The store was crowded, and there were no black baby dolls to be found. Stressed, Alex thrust $20 in my hand and fled. “I can’t handle this,” he cried, and left.
Next came Ashley, an investment banker. He refused to contribute, and then after wrapping just one of the gifts I’d purchased, he asked if it was “sexy time.”
Tobey, a teacher from Oakland, demanded to know how the families were vetted. “How do you know they’re actually poor?” he pushed. I told him I was in Teach for America and taught for several years afterward. I never once thought that the “free” food I’d sent home with my students on Fridays was going to a family of scammers. WTF, Tobey? He responded, “I have students who show up without school supplies and own an iPhone 6.”
This was the last time I would ask a gainfully employed guy from the Internet to help me buy bubble bath for a six-year-old boy who lives with his 20-year-old brother because his parents abandoned them. I asked other people in my life to help me with my foster Santa mission. My coworkers stepped up. The principal of our firm refused to help. My mother sent a check.

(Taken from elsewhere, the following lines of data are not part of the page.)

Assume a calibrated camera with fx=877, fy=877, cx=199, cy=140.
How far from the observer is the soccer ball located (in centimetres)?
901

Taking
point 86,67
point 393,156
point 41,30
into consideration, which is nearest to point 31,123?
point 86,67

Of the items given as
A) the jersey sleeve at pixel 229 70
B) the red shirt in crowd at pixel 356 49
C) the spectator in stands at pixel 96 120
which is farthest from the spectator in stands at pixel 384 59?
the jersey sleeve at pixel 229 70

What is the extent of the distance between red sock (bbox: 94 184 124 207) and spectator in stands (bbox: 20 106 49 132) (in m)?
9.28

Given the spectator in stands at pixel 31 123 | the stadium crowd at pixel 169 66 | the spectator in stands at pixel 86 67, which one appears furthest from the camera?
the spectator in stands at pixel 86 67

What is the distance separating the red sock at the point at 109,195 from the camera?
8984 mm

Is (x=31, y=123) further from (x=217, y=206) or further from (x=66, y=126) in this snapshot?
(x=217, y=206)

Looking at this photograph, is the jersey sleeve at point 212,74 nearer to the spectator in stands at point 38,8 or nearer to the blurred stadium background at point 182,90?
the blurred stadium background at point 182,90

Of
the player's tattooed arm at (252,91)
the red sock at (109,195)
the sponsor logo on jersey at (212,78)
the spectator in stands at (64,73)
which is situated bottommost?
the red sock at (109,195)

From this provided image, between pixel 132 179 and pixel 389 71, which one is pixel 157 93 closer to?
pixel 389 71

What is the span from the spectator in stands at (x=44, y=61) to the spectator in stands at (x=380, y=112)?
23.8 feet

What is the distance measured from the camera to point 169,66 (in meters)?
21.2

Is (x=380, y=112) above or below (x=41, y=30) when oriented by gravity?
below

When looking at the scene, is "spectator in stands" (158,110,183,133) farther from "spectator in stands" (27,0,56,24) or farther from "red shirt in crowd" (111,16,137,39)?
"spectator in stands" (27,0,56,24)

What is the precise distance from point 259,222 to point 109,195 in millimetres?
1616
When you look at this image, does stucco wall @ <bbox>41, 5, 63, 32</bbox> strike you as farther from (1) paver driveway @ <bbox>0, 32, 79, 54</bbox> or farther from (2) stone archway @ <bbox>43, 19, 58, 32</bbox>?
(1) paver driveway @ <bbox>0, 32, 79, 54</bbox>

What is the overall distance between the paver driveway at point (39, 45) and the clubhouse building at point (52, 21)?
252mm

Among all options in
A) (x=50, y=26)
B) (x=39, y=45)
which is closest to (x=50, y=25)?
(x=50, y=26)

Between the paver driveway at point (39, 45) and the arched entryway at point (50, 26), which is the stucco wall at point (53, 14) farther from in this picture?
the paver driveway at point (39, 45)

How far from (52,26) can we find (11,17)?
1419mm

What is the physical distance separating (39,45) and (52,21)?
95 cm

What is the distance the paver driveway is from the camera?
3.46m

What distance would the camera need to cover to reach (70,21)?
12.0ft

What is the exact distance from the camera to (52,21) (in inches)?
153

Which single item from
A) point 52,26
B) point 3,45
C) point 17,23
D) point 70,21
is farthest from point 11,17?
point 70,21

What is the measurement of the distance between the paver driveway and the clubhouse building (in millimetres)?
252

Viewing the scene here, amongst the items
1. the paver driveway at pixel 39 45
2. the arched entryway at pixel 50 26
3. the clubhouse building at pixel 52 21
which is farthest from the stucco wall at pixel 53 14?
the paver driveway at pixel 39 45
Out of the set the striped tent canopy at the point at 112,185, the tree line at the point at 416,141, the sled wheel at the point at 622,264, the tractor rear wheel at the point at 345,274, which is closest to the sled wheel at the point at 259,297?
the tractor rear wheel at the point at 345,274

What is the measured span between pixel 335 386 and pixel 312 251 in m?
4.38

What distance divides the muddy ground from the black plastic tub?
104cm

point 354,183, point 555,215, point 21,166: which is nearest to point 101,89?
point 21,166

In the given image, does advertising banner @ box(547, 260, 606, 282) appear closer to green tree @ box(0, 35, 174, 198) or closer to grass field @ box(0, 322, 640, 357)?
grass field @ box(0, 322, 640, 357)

The next year, I was dating Rich, the Google bus rider. When I told him about being a foster Santa, he was reluctant — until, that is, he realized he could get a decent tax deduction. We went to the Target in San Bruno, where Rich rode the red shopping cart like a skateboard. He argued with me about which pot-and-pan set was superior. He smelled several body washes and gave considerable thought to toddler fashion. He insisted on wrapping paper decorated with penguins. I’d never seen him that happy. He told me he felt like Santa Claus with an overflowing “sled” of gifts. Cue euphoric memory.
Last year I was single again and had just started working at a nonprofit. My original ex, Paul, who had continued to adopt families every year, agreed to fund the endeavor as long as I did the shopping and all the wrapping.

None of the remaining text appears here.